Jeff Cormier, New Britain’s city planner, told the zoning subcommittee on April 14 that a sweeping state housing bill (Public Act 25-1, formerly House Bill 805) will require multiple changes to the city’s zoning ordinances and procedures.
“This is a big bill. It’s about 100 pages,” Cormier said. He explained several provisions taking effect July 1 will require local implementation, including a new category called “transit community middle housing” (defined in the act as two‑to‑nine residential units) that must be permitted by right or through a statutory “summary review” process on lots zoned commercial or mixed‑use.
Cormier said the law also removes parking as a ground to deny residential developments with 16 or fewer units, meaning such proposals cannot be rejected solely for failing to meet local parking standards. He noted the statute allows municipalities to create up to two narrowly defined conservation or traffic‑mitigation districts where some parking requirements may be retained, but those districts have size limits and specific criteria.
The law will also require municipalities to prepare a housing growth plan every five years; Cormier said New Britain’s first plan under the statute must be adopted by June 1, 2028. Staff are evaluating the statute with the Capital Region Planning Agency and will return to the council with proposed zoning text and map amendments. “We’re going to be back before you to try and do that,” Cormier said.

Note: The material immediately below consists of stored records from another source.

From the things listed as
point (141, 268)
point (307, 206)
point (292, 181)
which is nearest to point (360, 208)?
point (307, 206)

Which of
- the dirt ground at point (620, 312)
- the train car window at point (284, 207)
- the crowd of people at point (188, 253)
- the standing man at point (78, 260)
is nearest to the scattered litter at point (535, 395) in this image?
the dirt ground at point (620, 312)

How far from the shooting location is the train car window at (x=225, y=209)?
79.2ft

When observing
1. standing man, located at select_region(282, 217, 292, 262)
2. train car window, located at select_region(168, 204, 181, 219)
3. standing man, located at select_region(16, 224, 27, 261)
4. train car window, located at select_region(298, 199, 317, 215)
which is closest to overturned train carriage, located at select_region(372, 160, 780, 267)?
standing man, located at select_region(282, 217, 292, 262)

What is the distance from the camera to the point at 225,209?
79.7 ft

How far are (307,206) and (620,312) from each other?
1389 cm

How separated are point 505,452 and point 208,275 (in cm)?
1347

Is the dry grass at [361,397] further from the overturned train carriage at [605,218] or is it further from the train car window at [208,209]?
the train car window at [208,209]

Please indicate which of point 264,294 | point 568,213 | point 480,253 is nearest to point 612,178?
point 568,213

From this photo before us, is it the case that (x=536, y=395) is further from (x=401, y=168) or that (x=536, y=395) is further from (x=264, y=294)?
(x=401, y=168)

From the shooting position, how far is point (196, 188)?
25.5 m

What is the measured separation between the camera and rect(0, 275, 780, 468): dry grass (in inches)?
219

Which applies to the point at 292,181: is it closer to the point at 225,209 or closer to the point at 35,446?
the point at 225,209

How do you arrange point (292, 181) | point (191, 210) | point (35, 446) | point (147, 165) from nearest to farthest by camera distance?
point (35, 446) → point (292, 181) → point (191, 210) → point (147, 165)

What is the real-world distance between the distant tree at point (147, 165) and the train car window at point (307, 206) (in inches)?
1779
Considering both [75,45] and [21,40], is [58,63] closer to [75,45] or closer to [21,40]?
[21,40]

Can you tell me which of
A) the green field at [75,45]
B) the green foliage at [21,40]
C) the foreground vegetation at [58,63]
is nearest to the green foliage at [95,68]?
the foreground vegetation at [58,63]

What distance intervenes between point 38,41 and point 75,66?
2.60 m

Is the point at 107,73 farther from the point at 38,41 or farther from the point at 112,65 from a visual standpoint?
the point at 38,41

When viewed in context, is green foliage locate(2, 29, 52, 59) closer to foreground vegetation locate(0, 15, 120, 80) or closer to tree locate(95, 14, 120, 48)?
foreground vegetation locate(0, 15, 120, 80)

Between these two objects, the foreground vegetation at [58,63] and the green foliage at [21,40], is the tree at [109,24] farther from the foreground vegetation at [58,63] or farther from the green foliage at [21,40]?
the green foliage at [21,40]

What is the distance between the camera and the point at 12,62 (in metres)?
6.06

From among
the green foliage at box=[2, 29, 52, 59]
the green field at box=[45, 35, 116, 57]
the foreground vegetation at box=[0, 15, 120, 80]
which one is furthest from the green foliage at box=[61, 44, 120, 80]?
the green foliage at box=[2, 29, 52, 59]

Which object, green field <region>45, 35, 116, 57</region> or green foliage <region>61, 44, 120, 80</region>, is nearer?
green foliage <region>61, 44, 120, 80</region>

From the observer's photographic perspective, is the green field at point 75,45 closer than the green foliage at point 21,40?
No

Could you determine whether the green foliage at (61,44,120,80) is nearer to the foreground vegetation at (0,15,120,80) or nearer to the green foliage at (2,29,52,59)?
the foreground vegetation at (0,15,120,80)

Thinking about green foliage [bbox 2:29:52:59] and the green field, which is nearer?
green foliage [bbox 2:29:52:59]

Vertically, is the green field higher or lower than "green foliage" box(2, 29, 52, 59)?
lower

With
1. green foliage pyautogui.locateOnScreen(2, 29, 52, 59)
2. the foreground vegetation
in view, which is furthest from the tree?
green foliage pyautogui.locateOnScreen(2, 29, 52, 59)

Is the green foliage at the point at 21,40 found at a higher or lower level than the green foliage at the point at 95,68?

Justin Dorsy, director of planning and development, told councilors that some incentives in the act could provide grants or infrastructure reimbursement if the city meets designation criteria such as being a transit‑oriented community; he cautioned that preparing the housing growth plan itself will be a local expense and estimated consultant costs “like 25,000–30,000” to budget for in the next fiscal year.
Cormier reminded new and returning members that the Plan of Conservation and Development (POCD) guides local zoning — the city’s most recent POCD was adopted in 2021 — and that zoning changes are the primary tool to implement the new statutory requirements. He also noted the state requires land‑use commissioners to complete four hours of training.
Staff emphasized the work will proceed in stages (text and map amendments, summary‑review procedures, and potential district designations) and that proposals will return to the zoning authority and the City Plan Commission as the statutory referral steps require.